**Records from a dataset**
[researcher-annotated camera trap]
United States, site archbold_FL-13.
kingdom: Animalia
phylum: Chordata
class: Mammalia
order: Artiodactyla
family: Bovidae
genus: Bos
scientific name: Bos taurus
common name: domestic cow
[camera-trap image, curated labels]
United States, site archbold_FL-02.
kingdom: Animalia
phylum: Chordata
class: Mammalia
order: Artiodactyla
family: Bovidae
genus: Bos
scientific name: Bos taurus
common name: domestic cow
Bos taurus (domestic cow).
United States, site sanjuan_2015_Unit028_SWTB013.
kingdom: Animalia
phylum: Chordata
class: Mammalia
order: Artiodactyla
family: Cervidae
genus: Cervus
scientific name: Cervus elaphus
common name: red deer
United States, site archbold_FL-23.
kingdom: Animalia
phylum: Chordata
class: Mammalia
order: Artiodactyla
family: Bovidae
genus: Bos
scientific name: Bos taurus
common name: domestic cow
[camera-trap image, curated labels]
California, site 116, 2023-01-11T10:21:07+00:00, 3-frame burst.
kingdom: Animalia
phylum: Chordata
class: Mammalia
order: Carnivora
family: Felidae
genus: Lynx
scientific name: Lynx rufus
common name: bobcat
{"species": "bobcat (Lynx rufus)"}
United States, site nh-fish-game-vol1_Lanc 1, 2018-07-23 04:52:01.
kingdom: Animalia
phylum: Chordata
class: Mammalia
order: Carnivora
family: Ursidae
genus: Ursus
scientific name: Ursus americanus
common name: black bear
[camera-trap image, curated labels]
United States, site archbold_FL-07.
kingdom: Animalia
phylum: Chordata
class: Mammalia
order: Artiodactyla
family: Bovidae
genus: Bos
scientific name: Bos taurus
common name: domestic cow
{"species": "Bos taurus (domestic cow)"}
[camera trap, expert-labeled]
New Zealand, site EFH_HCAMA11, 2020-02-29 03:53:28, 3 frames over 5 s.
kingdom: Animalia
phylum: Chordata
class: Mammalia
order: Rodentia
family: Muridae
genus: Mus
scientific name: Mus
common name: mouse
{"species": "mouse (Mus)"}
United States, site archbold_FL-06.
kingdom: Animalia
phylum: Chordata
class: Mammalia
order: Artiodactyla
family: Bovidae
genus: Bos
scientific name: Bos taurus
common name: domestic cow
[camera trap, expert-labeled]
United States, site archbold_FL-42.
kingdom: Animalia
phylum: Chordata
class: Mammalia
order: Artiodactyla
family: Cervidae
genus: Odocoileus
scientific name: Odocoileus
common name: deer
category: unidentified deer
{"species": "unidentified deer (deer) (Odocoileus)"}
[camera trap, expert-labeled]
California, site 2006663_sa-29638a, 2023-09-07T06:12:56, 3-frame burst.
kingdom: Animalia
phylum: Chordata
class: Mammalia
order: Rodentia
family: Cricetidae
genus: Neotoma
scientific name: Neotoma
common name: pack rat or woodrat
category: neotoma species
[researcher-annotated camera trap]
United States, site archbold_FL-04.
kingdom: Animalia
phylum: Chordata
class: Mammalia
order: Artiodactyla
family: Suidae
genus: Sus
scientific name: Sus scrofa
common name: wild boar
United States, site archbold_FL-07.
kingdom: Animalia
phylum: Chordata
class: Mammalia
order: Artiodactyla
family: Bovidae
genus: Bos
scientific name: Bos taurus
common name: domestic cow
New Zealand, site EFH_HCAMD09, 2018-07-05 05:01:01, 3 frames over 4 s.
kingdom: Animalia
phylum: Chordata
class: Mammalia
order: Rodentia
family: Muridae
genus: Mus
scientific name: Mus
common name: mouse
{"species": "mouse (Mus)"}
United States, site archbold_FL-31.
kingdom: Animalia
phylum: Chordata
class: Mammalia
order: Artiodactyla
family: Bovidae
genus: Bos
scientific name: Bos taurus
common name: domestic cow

**WORK REQUIRED**
Pull out the lines above in which the word "Zealand" appears.

**TASK RESPONSE**
New Zealand, site EFH_HCAMA11, 2020-02-29 03:53:28, 3 frames over 5 s.
New Zealand, site EFH_HCAMD09, 2018-07-05 05:01:01, 3 frames over 4 s.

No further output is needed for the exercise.